As mentioned above in FIG. 20, site classifier 640 calculates the average for feature vectors 708_1, 708_2, 708_3, 708_4, and 708_5 generated for all of the webpages 702 associated with the same website 700 to generate an overall website feature vector 706 as shown in FIG. 20. Each of the different features F1-F5 provide additional information for more accurate site classifications.

FIG. 22 shows how site classifier 640 classifies a website based on structural semantic feature F1. However, it should be understood that site classifier 640 may classify websites based on any combination of features F1-F5 described above.

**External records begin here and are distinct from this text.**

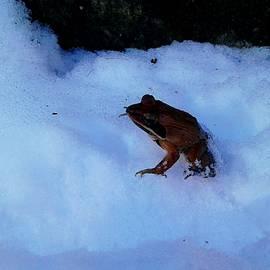 Joe D Dry - Snow frog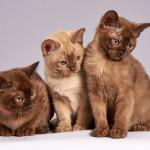 Katzensprache verstehen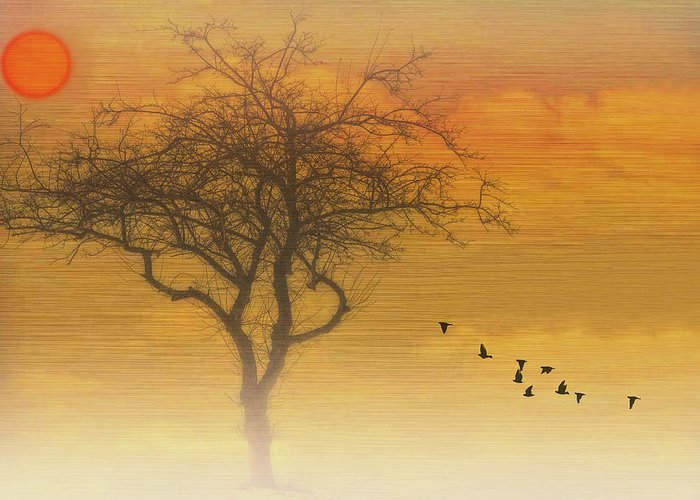 Nature Photography Greeting Card featuring the photograph Back To The Nest by Tom York Images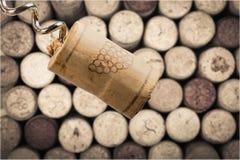 酒的瓶接近的黄柏开启者 库存照片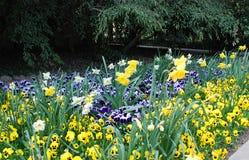 Pansies. Bright pansies on a flowerbed Royalty Free Stock Photos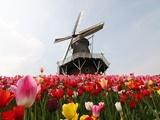 Hội thảo du học Hà Lan - Các ngành xu hướng 2018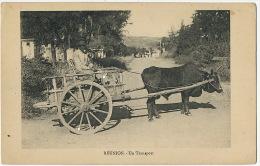 Reunion Un Transport Attelage De Zebu - La Réunion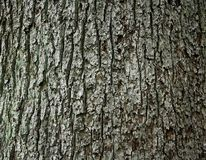Huge oak bark as background Stock Photography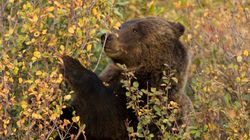 Banff Makes Big Move To Keep More Bears, And Humans,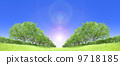 Zelkova trees tree grassland blue sky backlight cutout synthesis 9718185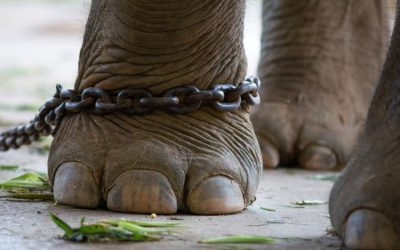 The Elephant and The Peg – an Analogy About Your Mind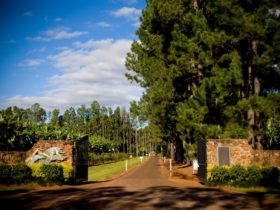 Pine tree lined entrance to Mt Uncle Distillery.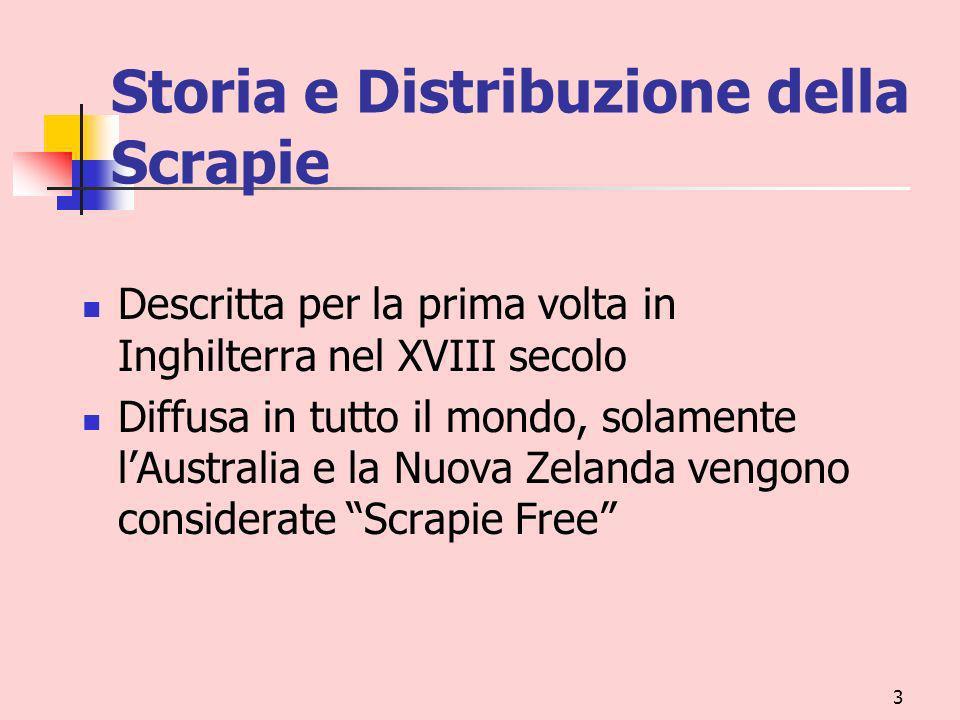 Storia e Distribuzione della Scrapie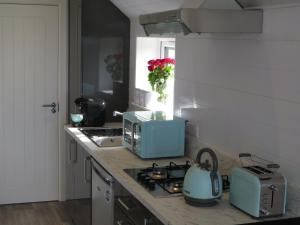 A kitchen or kitchenette at Islandcorr Farm Luxury Glamping Lodges, Giant's Causeway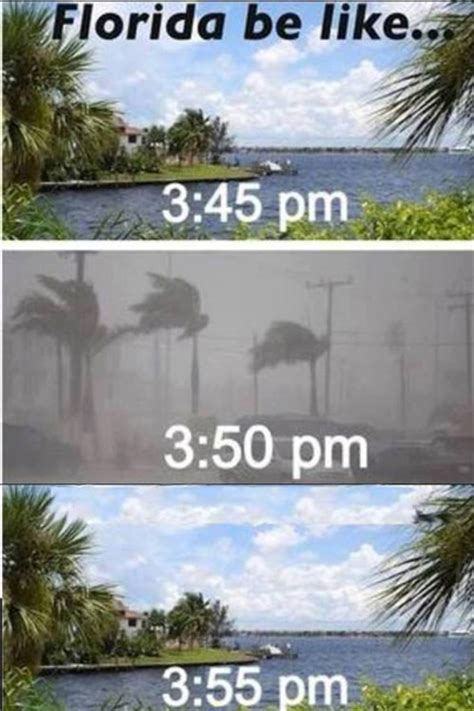Florida Rain Meme - florida weather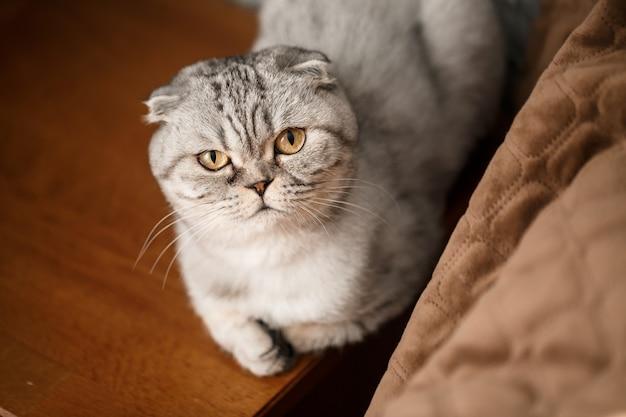 Un beau grand chat gris scottish fold ou scottish fold. chat ludique pour animaux de compagnie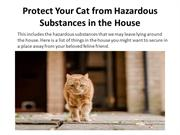 Protect Your Cat from Hazardous Substances in The House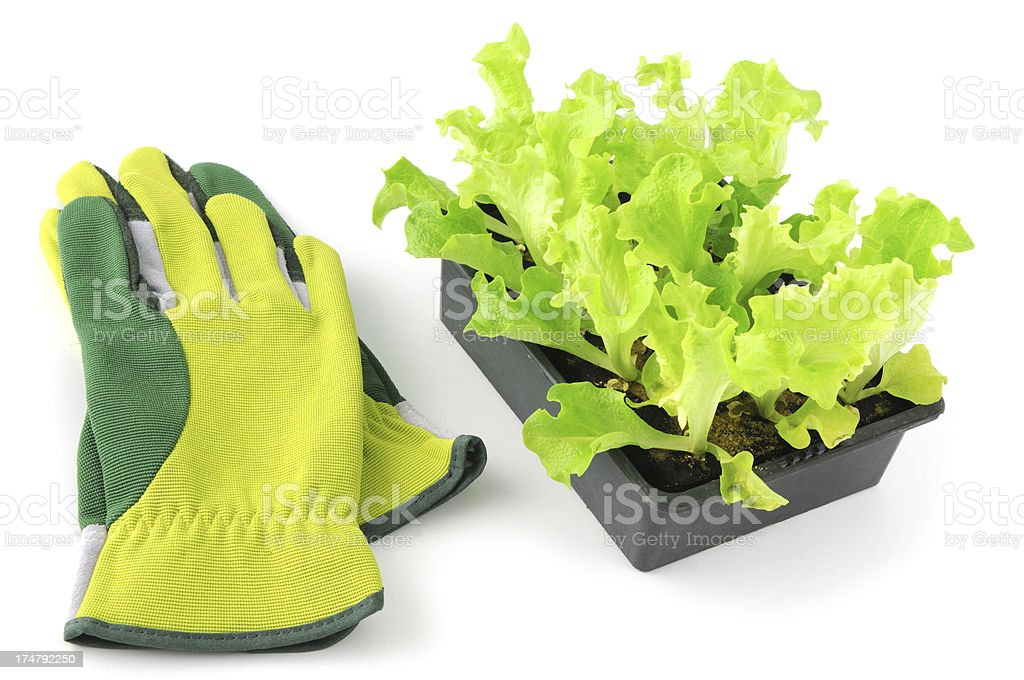 Seedling of Lollo Bionda Lettuce Salat with garden glove royalty-free stock photo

Site classifier 640 may receive a set of training data 720 that includes the URLs 722 and associated structural semantic (SS) vectors 724 for a set of known webpages. Site classifier 640 may crawl through a set of webpages (URLs 722) on websites 721 with known classifications 726. For example, a known news website 721A may include three webpages with URL1, 2, and 3. Site classifier 640 may crawl each URL 1, 2, and 3 over a previous week to generate associated SS vectors 724. URLs 1, 2, and 3 are from a known news website and accordingly are manually assign news classification 726A.

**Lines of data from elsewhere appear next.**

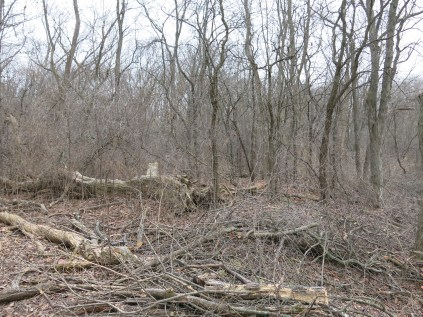 """Buckthorn thicket """"before"""""""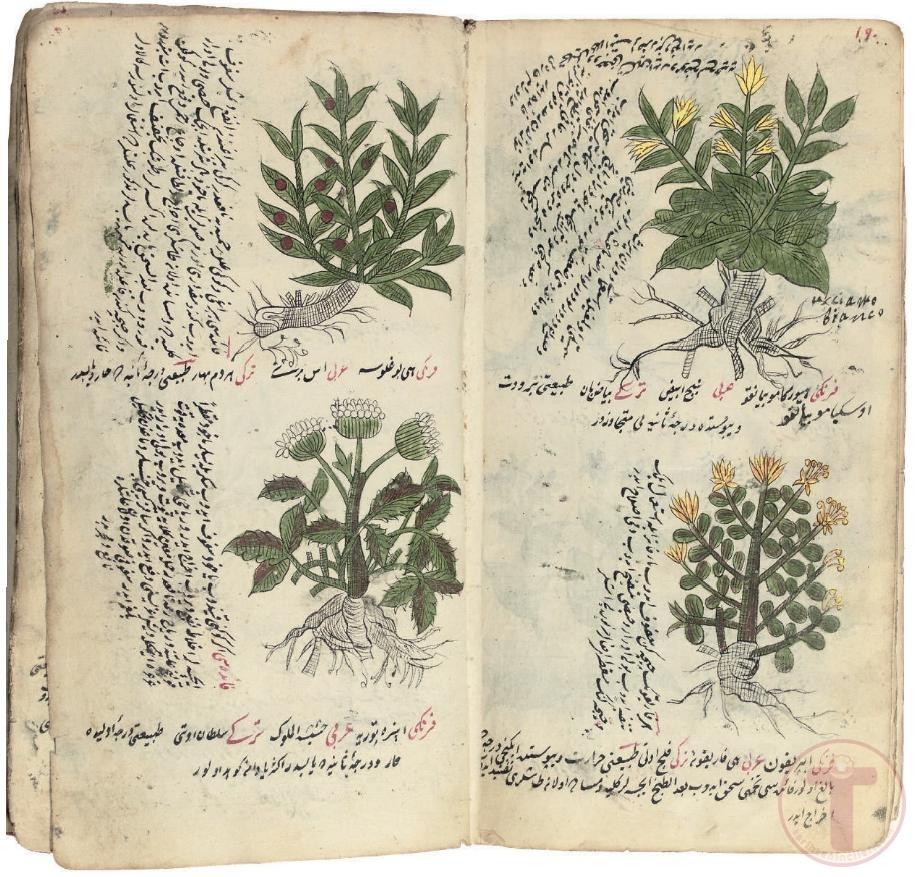 Bitkisel Tıp İnceleme Eseri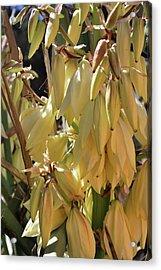 Yucca Bloom II Acrylic Print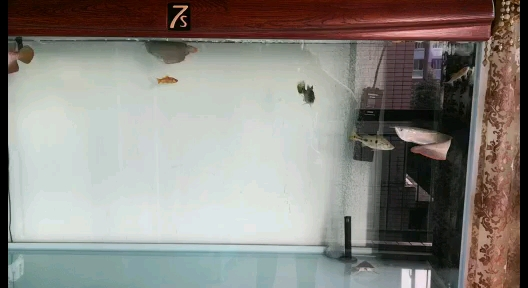 进一步入坑已更换156060鱼缸 绵阳龙鱼论坛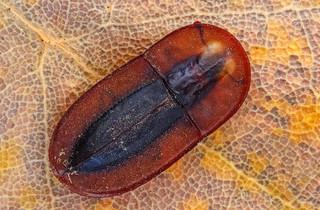 Cossyphus sp. (fam. Tenebrionidae)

Site classifier 640 also generates SS vectors 724 for URL4 associated with another known news website 721B, URLS associated with a known vendor website 721C, and URL6 associated with a known marketer website 721D. Of course, SS vectors 724 may be generated for each webpage 722 on each of websites 721. The operator assigns each SS vector 724 its known site classification 726.

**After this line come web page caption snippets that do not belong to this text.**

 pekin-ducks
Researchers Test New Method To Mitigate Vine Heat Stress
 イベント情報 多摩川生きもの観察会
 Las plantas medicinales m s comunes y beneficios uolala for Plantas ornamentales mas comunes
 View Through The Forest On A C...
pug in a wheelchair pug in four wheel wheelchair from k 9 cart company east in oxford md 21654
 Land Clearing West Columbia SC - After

Site classifier 640 feeds training data 720 that includes SS vectors 724 and the associated known site classifications 726 into a computer learning model 728. For example, computer learning model 728 may be a logistic regression (LR) model or Random Forest model. Of course, other types of supervised computer learning models can also be used. Computer learning model 728 uses training data 720 during a training stage 729 to identify the characteristics of SS vectors 724 associated with each site classification 726. After model 728 has completed training stage 729, it then operates as a site classifier in website classification stage 730.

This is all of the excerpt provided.